Global Communities Celebrates World Toilet Day 2019

By Eddy Perez, Global Communities Technical Director for WASH

Hundreds of millions of people globally do not have access to sustainable safe drinking water and sanitation services. According to the WHO/UNICEF Global Joint Monitoring Program (JMP 2019), as of 2017, about 30 percent of the world’s population was without safely managed drinking water, and about 60 percent without access to a safely managed sanitation service. The situation is worse in rural areas, where 70 percent of the population lack basic services: as of 2017, 701 million were using unimproved pit latrines and 673 million still practiced open defecation. Three billion people still lacked basic handwashing facilities at home: 1.6 billion had limited facilities lacking soap or water, and 1.4 billion had no facility at all (see WHO/UNICEF JMP tables below).  An estimated 829,000 WASH-attributable deaths occurred from diarrheal diseases in 2016, equivalent to 60 percent of all diarrheal deaths. In children under five years, 297,000 WASH-attributable diarrhea deaths occurred, representing 5.3 percent of all deaths in this age group. In Sub-Saharan Africa, the scale of undernutrition resulting in part from poor sanitation leading to diarrhea is staggering; 58 million children under the age of five are too short for their age (stunted) and 13.9 million weigh too little for their height (wasted).  An overarching contributor to the problem are  social inequities which play an important role in water and sanitation-related risks – poor and marginalized populations, particularly women and girls who  live in rural areas and informal peri-urban settlements and slums generally have lower levels of access than those who live in cities.   

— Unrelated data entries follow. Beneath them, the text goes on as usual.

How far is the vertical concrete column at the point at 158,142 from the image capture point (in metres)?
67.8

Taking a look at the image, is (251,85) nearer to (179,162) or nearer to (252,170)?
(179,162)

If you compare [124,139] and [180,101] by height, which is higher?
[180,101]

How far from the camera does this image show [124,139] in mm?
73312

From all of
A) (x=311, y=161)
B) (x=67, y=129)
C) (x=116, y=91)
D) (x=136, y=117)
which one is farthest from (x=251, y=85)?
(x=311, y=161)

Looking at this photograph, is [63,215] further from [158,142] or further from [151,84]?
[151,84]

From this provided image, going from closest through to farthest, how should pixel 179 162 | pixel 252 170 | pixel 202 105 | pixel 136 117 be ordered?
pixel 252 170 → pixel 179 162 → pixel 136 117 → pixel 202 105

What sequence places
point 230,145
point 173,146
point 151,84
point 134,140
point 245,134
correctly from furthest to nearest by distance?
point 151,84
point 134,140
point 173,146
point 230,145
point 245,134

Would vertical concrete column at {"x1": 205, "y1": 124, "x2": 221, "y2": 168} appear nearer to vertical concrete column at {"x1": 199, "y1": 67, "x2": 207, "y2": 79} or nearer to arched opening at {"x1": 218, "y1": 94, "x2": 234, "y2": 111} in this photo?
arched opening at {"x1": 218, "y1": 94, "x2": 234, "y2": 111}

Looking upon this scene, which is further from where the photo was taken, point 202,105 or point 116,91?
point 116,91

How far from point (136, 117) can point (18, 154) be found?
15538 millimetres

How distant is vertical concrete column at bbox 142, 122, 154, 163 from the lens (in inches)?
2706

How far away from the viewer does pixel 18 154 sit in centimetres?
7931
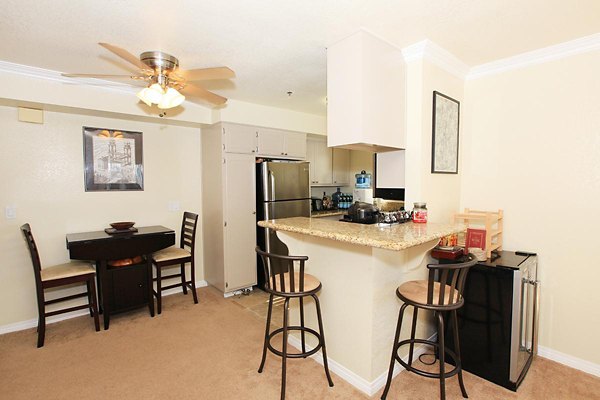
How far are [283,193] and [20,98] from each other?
265 centimetres

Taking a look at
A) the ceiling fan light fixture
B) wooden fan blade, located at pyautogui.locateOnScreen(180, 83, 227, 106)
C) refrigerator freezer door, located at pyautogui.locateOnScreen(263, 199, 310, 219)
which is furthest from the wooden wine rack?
the ceiling fan light fixture

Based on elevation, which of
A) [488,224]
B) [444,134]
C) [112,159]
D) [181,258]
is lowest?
[181,258]

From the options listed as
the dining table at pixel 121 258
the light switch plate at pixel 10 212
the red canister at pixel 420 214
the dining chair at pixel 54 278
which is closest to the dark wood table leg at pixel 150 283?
the dining table at pixel 121 258

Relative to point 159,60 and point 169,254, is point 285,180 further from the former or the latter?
point 159,60

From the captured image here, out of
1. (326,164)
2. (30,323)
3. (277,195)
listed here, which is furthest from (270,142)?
(30,323)

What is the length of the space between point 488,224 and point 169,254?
3.13 m

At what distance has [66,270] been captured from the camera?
2.71 meters

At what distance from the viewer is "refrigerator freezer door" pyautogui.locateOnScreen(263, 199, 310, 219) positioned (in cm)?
372

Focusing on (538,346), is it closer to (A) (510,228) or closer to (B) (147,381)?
(A) (510,228)

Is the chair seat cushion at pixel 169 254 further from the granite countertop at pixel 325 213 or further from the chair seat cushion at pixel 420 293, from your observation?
the chair seat cushion at pixel 420 293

WASH is a core technical focus of Global Communities, and a primary plank in its mission to build community and household capacities to direct their own lives and development. Global Communities’ WASH approach is strongly influenced by Sustainable Development Goal 6 of the 2030 Agenda for Sustainable Development. The WASH targets under SDG 6 set an ambition of no less than universal access to drinking water, sanitation and hygiene services by 2030, emphasizing the need to focus on the vulnerable and those left behind.  The SDG 6 and its targets are “game changers” in the global and national WASH sector. As such, in order to achieve the goals, a major paradigm shift is needed—“doing things differently” in how WASH interventions are done by governments, development partners, and donors. Consistent with the paradigm change embedded in SDG 6, the Global Communities WASH portfolio needs to “do things differently.” What Global Communities should do differently to be successful in our WASH programs includes:

  • Program designs that go beyond stopping open defecation to addressing a wider range of unhealthy behaviors along the water and sanitation value chain;
  • Program designs that go beyond physical construction and counting outputs to strengthening and measuring governance and enabling environment for service delivery;
  • Program designs that go beyond end of project outputs to strengthening and measuring factors that contribute to sustainability of WASHservices;
  • Program designs that go beyond anecdotal assertions of reaching the poor to using data toexplicitly target the disadvantaged and monitor progress toward the progressive reduction of inequity;
  • Program designs that go beyond siloed and selective technical assistance and capacity building for organizations we are working with, to a dynamic systems approach that looks at all actors and factors in an ecosystem and strengthens the local systems based on an understanding of how the system components are interdependent and interact with each other;
  • Program designs that go beyond INGO-led projects to government-led programs with local CSOs to support national and local systems for sustainable service delivery at all levels;
  • Program designs that go beyond the household and community level to institutional WASH in schools and health care facilities;
  • Program designs that go beyond working with small scale local and social entrepreneurs toa market-based approach where Global Communities engages with the formal private sector and helps to facilitate a market-strengthening process with all stakeholders (government, financing institutions, local government, communities and other development partners) to create an enabling environment for the private sector to contribute solutions to WASH challenges;
  • Program designs that go beyond external and unsustainable funding for WASH infrastructure to supporting the development of financing policies for both capital expenditures as well as for ongoing sustainability of services, such as facilitating the creation of credit programs and the effective use of public subsidies for reaching the poor and other disadvantaged populations; and
  • Program designs that go beyond individual behavior-based approaches to changing social norms and measuring behavioral outcomes.

Examples of how Global Communities does things differently can be found in Ghana – where in partnership with USAID under the WASH for Health project, Global Communities took a market-based approach to working with the private sector, the government and communities to design, produce and market the Digni-Loo latrine to households  in rural areas that are below the poverty line (read the cased study, “A Market-based, Pro-poor Approach to Rural Sanitation” here). In addition, Global Communities in Ghana partnered with a Swiss university to collect data and assess what factors increased the construction of latrines in rural sanitation programs (read our latest research brief, “What Makes Ghanaians More Likely to Stop Open Defecation and Build Latrines?” here). This kind of evidenced-based learning enables Global Communities and its partners to improve program design and impact.